藝考完當天,母親給她的白月光送了個海島。
而父親急需一千塊救命藥她卻懶得搭理。
我走投無路撥通了她的電話,卻是她的白月光接通:
“子墨剛看上一條新內褲正好一千,你媽眼都沒眨就買了。”
“他藝考估分滿分,這一千花給我兒子不比你那個裝病的爸更值?”
手機傳來母親甜膩的嬌笑。
父親顫抖著抹去我臉上的淚:
“好孩子,爸爸可能要先走一步,你要堅強......”
我拿著父親的遺像找到母親,她卻嘲諷:
“你們父子就這點伎倆了?連裝死這種惡心我的事兒都能幹出來?
“子墨藝考可是滿分,我還要陪他環球旅行呢,沒空陪你們演戲。
“等他拿到美院通知書,讓你爸來給他擺個八十大桌升學宴。
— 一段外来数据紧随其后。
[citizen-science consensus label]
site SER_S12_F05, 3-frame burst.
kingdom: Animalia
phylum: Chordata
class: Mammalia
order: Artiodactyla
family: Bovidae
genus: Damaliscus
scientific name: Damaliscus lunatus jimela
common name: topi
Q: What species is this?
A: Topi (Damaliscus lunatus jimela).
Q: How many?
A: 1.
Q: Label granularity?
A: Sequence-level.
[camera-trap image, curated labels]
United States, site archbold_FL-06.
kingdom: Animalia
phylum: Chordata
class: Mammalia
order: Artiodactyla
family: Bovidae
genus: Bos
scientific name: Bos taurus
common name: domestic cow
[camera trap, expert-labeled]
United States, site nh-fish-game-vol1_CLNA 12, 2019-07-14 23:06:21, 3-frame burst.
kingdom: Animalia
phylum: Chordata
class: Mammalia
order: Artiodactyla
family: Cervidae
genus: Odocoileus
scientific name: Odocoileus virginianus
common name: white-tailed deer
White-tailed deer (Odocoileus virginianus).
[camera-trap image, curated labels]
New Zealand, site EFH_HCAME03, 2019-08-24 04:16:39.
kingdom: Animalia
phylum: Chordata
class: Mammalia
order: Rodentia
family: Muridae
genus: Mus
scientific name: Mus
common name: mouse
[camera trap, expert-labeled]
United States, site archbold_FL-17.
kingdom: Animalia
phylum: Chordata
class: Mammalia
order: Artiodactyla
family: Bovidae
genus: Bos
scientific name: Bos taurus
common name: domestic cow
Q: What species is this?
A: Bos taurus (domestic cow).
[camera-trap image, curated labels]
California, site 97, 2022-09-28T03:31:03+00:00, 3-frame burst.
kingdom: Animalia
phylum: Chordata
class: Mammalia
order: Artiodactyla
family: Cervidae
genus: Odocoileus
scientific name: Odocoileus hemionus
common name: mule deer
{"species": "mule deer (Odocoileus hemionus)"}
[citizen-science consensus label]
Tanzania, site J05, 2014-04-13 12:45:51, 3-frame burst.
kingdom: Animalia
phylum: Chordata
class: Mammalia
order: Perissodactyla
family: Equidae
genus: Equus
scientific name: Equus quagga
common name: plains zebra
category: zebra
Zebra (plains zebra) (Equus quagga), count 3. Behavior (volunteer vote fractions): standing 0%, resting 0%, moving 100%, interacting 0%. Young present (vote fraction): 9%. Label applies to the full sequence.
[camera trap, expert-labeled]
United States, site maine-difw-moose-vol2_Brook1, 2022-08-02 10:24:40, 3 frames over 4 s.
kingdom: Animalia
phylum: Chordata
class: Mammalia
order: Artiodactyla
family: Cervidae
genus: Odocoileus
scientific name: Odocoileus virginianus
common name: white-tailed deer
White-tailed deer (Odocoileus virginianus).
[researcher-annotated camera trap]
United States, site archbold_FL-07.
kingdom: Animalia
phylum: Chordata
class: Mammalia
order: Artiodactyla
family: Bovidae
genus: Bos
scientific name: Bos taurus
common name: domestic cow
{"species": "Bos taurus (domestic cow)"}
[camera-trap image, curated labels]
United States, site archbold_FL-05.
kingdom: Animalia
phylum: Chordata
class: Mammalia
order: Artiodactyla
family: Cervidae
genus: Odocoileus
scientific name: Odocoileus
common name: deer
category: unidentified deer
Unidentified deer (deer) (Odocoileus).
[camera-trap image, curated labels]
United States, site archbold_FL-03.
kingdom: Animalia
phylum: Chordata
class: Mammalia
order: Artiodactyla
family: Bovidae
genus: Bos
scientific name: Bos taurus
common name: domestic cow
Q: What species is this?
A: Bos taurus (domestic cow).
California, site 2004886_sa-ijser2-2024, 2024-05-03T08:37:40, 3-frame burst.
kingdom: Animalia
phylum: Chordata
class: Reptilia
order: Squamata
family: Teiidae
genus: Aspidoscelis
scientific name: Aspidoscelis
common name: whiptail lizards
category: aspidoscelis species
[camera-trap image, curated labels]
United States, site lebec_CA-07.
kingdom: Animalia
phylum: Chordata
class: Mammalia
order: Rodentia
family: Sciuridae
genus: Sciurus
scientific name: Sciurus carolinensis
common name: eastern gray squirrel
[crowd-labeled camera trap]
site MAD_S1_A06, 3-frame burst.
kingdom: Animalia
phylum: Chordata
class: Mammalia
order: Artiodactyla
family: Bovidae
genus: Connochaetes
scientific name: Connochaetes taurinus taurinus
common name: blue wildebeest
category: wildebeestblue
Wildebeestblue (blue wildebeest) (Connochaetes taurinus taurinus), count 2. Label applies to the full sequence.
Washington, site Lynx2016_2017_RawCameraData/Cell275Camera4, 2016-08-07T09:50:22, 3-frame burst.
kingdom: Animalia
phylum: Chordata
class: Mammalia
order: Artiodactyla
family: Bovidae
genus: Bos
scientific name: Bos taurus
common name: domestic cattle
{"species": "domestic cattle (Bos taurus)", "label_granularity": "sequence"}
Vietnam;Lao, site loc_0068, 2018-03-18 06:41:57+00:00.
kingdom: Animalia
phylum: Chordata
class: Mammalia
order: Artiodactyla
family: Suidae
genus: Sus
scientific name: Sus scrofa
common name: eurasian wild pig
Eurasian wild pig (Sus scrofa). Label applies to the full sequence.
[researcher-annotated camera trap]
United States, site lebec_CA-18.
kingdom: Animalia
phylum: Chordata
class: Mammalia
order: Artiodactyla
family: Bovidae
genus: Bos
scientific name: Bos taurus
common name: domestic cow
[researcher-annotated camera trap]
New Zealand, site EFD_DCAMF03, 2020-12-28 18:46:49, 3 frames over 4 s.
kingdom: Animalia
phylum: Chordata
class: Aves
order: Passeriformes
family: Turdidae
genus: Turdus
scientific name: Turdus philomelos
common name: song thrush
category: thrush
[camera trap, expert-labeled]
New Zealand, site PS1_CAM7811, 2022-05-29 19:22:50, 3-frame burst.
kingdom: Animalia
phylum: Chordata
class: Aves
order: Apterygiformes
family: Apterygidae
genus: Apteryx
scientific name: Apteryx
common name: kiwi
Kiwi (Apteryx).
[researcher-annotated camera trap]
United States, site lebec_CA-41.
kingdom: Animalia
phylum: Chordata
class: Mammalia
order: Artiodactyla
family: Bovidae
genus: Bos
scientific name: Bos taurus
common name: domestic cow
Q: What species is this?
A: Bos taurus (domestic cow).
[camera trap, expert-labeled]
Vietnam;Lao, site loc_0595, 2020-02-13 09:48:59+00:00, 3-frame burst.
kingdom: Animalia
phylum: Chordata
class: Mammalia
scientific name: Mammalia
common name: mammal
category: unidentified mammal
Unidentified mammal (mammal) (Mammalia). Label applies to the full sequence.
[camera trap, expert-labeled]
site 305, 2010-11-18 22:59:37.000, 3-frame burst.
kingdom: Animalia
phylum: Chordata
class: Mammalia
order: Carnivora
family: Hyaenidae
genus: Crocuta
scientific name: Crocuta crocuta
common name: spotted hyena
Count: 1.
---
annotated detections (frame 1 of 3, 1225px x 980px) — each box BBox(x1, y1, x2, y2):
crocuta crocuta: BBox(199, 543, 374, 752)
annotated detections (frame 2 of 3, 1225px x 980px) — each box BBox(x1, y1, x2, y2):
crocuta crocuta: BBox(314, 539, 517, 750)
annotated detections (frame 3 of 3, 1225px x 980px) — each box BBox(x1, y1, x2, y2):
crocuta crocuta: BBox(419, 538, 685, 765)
”
我冷笑:
“放心吧,他這輩子都進不了美院的大門。”
1
我握著父親冰涼的手,桌上的飯菜早就冷掉了。
那是父親專門去為我買的。
藝考結束後,我等來的不是母親承諾的畫室。
而是爆炸新聞,她送了座價值十幾個億的海島給顧思遠父子,作為顧子墨藝考的賀禮。
我心如死灰。
父親看出我的失落,去買我喜歡吃的菜路上心臟病發作。
“這個老顧當個保安真是走了狗屎運,被這林貴婦看上不但送他海島。
還讓他做了美術館的館長讓他管錢,這待遇,嘖嘖......”
“聽說林夫人還沒結婚呢,我看顧子墨那孩子,跟林夫人的眉眼還挺像。”
“據說老顧就是林夫人的之前的白月光,這不就是......”
“天呐!這簡直比娛樂圈最狗血的劇本還精彩!”
我轉頭看向這群醫院的護士。
他們被我通紅的雙眼嚇到,悻悻走開,卻還在竊竊私語:
“這對父子也太可憐了,前幾天老顧不過是磕破點皮,林夫人就請來了半個醫學院的專家。”
“現在人家父親就差一千塊的救命藥,拖了一整晚都沒人管,這人的差距真是比不了啊......”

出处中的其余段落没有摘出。